PROBLEM DESCRIPTION: Set down, word for word, the stretch of lines from the one containing "Looking among" to the end of the records below.

Extracted records:
□ □ □ □ □ □ □

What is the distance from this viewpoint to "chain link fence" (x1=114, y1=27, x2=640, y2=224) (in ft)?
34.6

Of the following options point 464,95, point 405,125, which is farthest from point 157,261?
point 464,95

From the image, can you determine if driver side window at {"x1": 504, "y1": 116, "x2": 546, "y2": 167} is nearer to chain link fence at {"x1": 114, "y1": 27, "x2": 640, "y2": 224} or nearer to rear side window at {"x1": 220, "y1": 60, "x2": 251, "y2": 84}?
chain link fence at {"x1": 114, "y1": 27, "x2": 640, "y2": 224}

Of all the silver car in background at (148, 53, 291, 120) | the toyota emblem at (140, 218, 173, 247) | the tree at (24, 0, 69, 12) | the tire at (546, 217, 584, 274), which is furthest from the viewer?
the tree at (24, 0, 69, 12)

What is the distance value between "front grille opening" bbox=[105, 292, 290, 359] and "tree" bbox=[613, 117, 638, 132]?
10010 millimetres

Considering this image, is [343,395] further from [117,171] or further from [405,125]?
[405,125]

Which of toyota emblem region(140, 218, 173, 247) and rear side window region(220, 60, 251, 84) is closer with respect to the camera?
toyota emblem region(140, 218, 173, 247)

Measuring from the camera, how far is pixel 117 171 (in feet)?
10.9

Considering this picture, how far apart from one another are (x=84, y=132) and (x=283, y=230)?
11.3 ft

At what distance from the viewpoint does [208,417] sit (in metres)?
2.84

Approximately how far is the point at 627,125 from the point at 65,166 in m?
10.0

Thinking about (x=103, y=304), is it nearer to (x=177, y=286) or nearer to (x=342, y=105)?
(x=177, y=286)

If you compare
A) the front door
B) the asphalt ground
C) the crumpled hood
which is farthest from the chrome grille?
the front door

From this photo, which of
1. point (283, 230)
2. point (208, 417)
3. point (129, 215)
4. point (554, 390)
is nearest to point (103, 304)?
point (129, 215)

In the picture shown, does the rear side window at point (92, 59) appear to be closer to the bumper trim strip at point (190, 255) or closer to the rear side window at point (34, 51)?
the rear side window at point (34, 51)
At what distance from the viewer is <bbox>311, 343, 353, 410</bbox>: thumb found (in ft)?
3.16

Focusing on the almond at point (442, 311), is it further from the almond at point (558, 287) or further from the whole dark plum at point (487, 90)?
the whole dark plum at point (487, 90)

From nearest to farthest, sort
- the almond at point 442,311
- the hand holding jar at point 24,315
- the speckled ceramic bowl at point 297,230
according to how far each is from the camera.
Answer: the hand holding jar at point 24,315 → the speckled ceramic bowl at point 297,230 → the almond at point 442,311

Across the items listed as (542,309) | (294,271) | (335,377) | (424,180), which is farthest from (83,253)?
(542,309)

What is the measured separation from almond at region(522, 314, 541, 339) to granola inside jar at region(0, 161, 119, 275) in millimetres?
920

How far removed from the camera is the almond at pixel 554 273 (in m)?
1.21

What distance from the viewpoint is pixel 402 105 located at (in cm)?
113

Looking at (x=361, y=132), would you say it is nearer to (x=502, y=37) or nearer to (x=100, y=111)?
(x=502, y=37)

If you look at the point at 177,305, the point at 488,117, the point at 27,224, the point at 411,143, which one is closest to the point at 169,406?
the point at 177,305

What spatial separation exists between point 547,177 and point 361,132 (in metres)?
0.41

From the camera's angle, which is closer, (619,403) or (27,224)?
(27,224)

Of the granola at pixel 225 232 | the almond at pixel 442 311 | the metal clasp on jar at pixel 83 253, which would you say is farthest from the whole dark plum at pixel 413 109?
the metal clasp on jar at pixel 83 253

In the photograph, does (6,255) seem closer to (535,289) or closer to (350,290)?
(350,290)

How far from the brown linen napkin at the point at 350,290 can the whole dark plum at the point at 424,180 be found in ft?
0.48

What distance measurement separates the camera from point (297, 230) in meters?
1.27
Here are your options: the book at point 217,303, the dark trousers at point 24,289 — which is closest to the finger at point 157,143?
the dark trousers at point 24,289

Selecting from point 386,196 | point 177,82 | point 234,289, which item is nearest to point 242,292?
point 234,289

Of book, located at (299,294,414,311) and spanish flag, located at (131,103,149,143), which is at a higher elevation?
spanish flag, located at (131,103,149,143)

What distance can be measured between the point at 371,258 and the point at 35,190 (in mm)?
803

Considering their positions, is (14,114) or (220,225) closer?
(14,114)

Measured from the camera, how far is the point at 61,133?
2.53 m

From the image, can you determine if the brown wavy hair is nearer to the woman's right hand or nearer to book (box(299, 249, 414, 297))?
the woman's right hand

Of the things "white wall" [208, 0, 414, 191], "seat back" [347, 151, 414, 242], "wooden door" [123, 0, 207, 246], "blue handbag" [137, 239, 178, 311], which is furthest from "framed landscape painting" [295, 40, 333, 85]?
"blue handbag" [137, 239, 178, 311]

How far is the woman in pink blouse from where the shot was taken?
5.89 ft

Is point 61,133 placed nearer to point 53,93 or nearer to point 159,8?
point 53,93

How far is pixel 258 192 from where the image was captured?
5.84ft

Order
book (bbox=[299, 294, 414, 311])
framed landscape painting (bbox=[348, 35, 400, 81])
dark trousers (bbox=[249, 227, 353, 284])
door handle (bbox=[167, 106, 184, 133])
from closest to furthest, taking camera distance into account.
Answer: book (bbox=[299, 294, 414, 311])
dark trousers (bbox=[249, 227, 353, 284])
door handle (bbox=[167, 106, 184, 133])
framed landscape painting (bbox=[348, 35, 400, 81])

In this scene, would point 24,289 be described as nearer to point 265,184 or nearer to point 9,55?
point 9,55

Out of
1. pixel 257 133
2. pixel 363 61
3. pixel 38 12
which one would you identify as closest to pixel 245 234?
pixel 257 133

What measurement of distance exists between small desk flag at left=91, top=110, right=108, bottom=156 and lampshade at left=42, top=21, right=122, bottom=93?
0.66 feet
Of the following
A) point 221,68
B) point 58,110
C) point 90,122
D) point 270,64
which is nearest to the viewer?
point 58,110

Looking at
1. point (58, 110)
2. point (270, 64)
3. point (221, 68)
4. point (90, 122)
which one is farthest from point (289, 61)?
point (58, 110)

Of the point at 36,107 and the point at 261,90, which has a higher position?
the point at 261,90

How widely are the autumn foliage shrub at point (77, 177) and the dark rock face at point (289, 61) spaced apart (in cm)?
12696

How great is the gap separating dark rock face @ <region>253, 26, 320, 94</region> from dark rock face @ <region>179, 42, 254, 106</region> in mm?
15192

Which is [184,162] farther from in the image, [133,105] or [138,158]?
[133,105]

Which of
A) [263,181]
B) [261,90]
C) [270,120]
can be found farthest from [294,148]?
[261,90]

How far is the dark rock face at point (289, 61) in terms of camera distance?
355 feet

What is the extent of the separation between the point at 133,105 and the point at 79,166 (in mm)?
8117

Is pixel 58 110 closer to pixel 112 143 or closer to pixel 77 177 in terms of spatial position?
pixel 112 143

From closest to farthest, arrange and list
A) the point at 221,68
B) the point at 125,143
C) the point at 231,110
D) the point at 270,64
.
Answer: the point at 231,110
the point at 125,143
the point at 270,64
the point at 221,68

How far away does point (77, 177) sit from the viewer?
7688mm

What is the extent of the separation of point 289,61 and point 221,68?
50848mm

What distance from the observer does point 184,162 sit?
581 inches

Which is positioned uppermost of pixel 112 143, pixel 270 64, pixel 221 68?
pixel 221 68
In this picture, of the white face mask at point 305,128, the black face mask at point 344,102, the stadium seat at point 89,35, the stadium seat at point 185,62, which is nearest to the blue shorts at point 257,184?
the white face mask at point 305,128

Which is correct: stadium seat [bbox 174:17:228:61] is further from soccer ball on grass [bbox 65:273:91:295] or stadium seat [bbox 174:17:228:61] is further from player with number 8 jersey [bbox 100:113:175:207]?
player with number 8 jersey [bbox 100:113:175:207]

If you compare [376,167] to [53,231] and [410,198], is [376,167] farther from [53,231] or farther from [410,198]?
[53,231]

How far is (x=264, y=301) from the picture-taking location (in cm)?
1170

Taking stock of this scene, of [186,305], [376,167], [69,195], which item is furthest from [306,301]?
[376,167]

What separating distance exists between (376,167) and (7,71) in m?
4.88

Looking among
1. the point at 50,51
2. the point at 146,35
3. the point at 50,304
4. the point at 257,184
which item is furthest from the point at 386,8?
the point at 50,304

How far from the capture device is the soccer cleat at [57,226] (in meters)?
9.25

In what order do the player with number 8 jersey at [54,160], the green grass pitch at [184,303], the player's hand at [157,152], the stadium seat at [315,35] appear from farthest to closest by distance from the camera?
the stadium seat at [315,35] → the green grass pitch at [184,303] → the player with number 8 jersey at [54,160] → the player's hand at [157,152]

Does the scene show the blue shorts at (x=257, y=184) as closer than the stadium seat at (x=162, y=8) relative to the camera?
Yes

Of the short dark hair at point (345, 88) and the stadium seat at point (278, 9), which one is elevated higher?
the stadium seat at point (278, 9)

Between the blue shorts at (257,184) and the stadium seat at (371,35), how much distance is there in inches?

□ □ □ □ □ □ □

ANSWER TO THE TASK:
Looking among
1. the point at 50,51
2. the point at 146,35
3. the point at 50,304
4. the point at 257,184
which item is furthest from the point at 386,8?
the point at 50,304

How far from the capture device is the soccer cleat at [57,226] (in meters)?
9.25

In what order do the player with number 8 jersey at [54,160], the green grass pitch at [184,303], the player's hand at [157,152], the stadium seat at [315,35] appear from farthest to closest by distance from the camera?
the stadium seat at [315,35] → the green grass pitch at [184,303] → the player with number 8 jersey at [54,160] → the player's hand at [157,152]

Does the scene show the blue shorts at (x=257, y=184) as closer than the stadium seat at (x=162, y=8) relative to the camera?
Yes

Of the short dark hair at point (345, 88) and the stadium seat at point (278, 9), which one is elevated higher?
the stadium seat at point (278, 9)

Between the blue shorts at (257,184) and the stadium seat at (371,35), how much distance is there in inches?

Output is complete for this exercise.